Pakistán, Afganistán, el Lejano Oriente, Japón, China, África, América. Kapuściński convirtió el mundo en su oficina. Y viajar, en su forma de vida. Desde que abandonase su tierra natal, su máquina de escribir ya no encontró fronteras. Y teclearla se convirtió en la única manera de dar sentido a su existencia. Durante años, persiguió la verdad por los cinco continentes. Aprendió que un buen reportero no podía temer ni a la mosca tse-tse ni a los escorpiones ni a las enfermedades. Tampoco a las bombas o las metralletas. Y mucho menos, a políticos y gobernantes. Solamente temió no cumplir dos mandamientos. El primero: ser buena persona para no ser un mal periodista. El segundo: llegar el primero a la noticia.

Cumplió los dos en 1969 para escribir el reportaje La guerra del fútbol. Era el único corresponsal extranjero en Tegucigalpa, y fue el primero en informar sobre aquella guerra que azotó América Central. Una guerra que venía cocinándose desde tiempo atrás por el dominio de la tierra, pero que estalló tras tres partidos entre Honduras y El Salvador, clasificatorios para el Mundial de México 70. «En América Latina», aseguró Kapuściński, «la frontera entre fútbol y política es tan tenue que resulta casi imperceptible». Y aquella guerra ilustró la sentencia. La violencia desatada alrededor de los dos primeros partidos provocó que el tercero y definitivo se jugase en terreno neutral, concretamente en el estadio Azteca de Ciudad de México. «Los hinchas de Honduras fueron acomodados en un lado del estadio», relató el reportero polaco, «y los de El Salvador en el opuesto, sentándose en medio cinco mil policías mexicanos con imponentes porras». Se adelantaron los salvadoreños por medio de Martínez, pero poco después empató Rigoberto la Chula Gómez con una espectacular chilena. En la segunda mitad, se repitió el guion: un gol para cada país. En la prórroga, cuando Mauricio el Pipo Rodríguez hizo el tanto que valía el pase mundialista para El Salvador, nadie imaginaba lo que se escondía detrás.

«El fútbol ayudó a enardecer aún más los ánimos de chovinismo y de histeria seudopatriótica, tan necesarios para desencadenar la guerra y fortalecer así el poder de las oligarquías en los dos países», aseguró Kapuściński. Diecisiete días después de aquel partido, las camisetas de fútbol se cambiaron por las guerreras, las botas de tacos por las militares y los balones llenos de aire por bombas cargadas de muerte. Kapuściński se jugó la vida en la primera línea de fuego para informar sobre aquella absurda guerra entre vecinos. No era la primera vez que lo hacía. Tampoco sería la última. «Al compilar la serie de piezas que aparecerían recogidas como La guerra del fútbol, insistí para que se publicarán en el mismo orden en que fueron escritas», le explicó a Bill Buford. «Para mí era muy importante mostrar la cadena de experiencias que me habían convertido en extranjero de un mundo nuevo».
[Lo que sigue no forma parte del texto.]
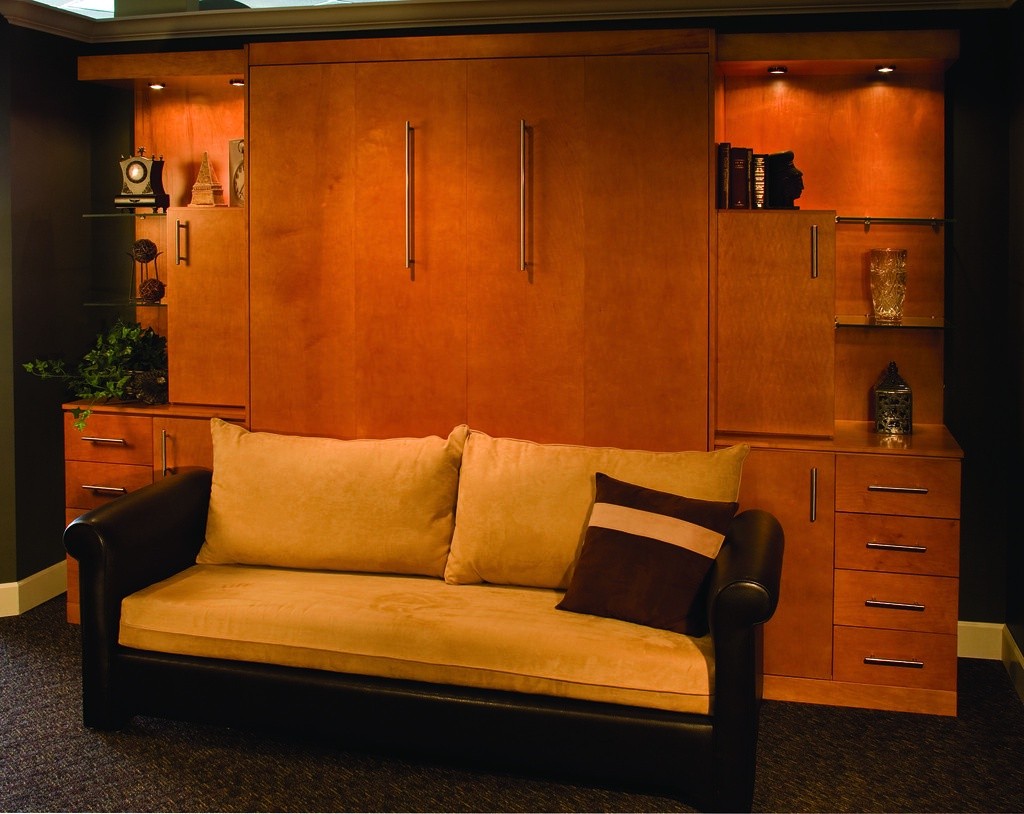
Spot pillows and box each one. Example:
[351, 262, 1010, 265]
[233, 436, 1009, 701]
[556, 471, 739, 636]
[195, 417, 469, 581]
[443, 429, 750, 591]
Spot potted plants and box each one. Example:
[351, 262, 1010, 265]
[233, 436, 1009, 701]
[22, 316, 170, 432]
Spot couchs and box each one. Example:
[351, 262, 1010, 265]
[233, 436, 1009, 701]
[61, 467, 785, 814]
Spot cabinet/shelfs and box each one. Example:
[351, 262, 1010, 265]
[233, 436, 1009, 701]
[64, 29, 958, 715]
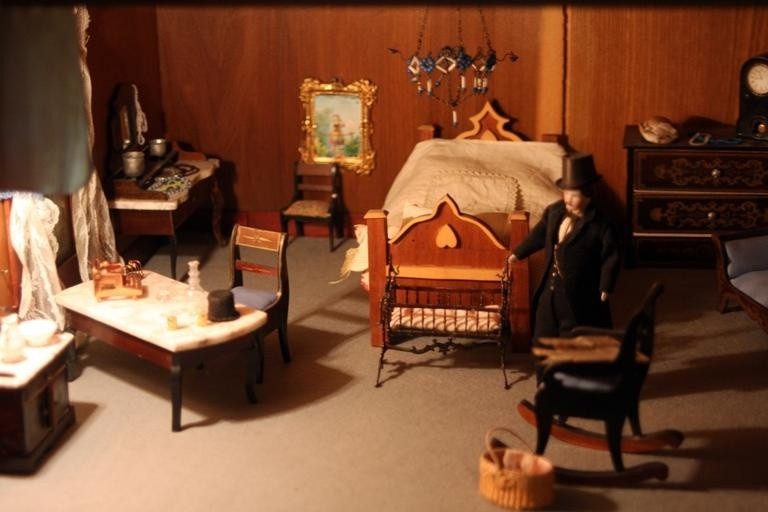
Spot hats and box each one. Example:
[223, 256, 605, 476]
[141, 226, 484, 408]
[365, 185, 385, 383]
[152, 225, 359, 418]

Después de aquel libro, vinieron muchos otros. Después de aquella guerra, estallaron muchas más. Y Kapuściński siempre acudió. Entendía el mundo como lo había hecho su admirado Herodoto muchos siglos antes: viajando hasta sus antípodas y regresando con la maleta repleta de historias que contar. Siempre tuvo claro que la verdadera realidad no podía enfrascarse en una raquítica columna periodística. Quién, dónde, qué, cuándo, por qué, cuánto, cómo: las siete preguntas del periodismo no abarcaban la esencia de la realidad. Silva rerum, "la selva de las cosas": ese fue su lema cuando se sentaba a escribir: «La selva de las cosas tal como la he visto, viviendo y viajando a través de ella».

La historia solo podía filtrarse a través de la experiencia personal. «La historia no se puede penetrar», aseguró, «y esa es su gran riqueza». Había presenciado tantos momentos cruciales, tantos cambios trascendentales para el devenir del mundo, que ya nunca pudo volver a la cómoda rutina que le ofrecía Europa. Le aburría. El portero había traspasado los confines del área, y ya nunca encontró cobijo bajo la sombra del larguero. «La mía no es una vocación», dijo, «es una misión». El reportero no podía esperar a que el balón llegase a sus dominios.

En su largo viaje por el mundo, Kapuściński cambió la vocación del portero por la misión informativa del reportero. Sin embargo, el reportero siempre cargó en la maleta, por muy lejos que le llevaron sus viajes, la palabra que nombraba su primera y apasionada vocación: portero.